More Complex Matches
Sometimes, merely matching strings in column names may not suffice. You may need to deal with more complicated patterns, such as those involving wildcards or requiring symbols to appear in a specific order in a column name. Regular expressions can be an excellent solution for such complex scenarios, though they can be difficult to grasp. If you frequently encounter such complex cases, it is recommended that you familiarize yourself with the fundamentals of regular expressions. Personally, I rarely require them, but if I do, I search for the expression on the internet using a reliable search engine like Google.
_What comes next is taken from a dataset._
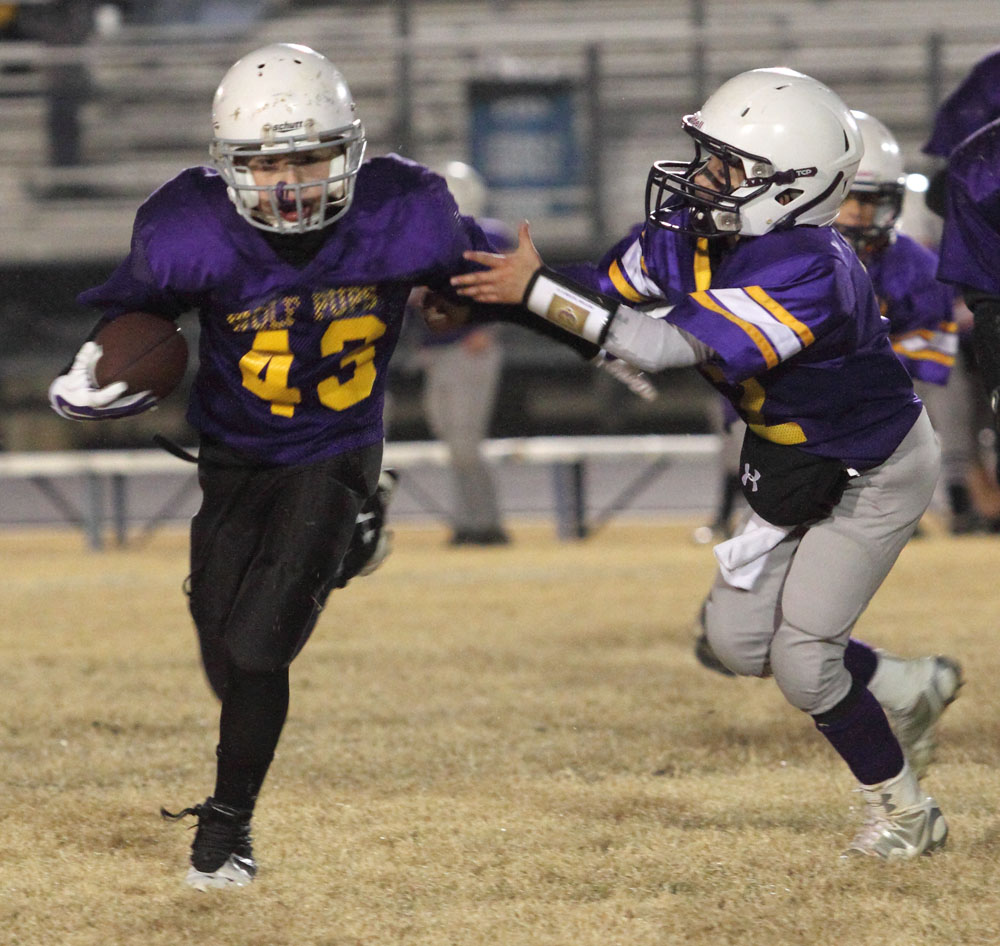 Heavener's C.J. Halford fights to get away from a Booneville defender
Or I ask ChatGPT.
A simple example is to look for columns whose names contain either the one or the other of two strings:
tweets |>
select(matches("is|count")) |>
colnames()
# [1] "retweet_count" "favorite_count" "is_quote_status" "is_retweet" "quote_count" "reply_count"
Combinations of patterns
We can combine the functions that look for strings in column names to create more specific pattern searches. The example below uses the &
operator to connect two functions with a logical and
. This means, both expressions must evaluate to TRUE
for the column to be selected:
tweets |>
select(contains("retweet") & where(is.numeric)) |>
colnames()
# [1] "retweet_count"
By Data Type
Another flexible way to select columns is by their data type. Say we want to select all numeric columns because we wish to calculate the mean value across all of them in the next step of the pipeline. There is a shortcut for this, using the where()
function together with is.numeric
:
tweets |>
select(where(is.numeric)) |>
colnames()
# [1] "retweet_count" "favorite_count" "quote_count" "reply_count"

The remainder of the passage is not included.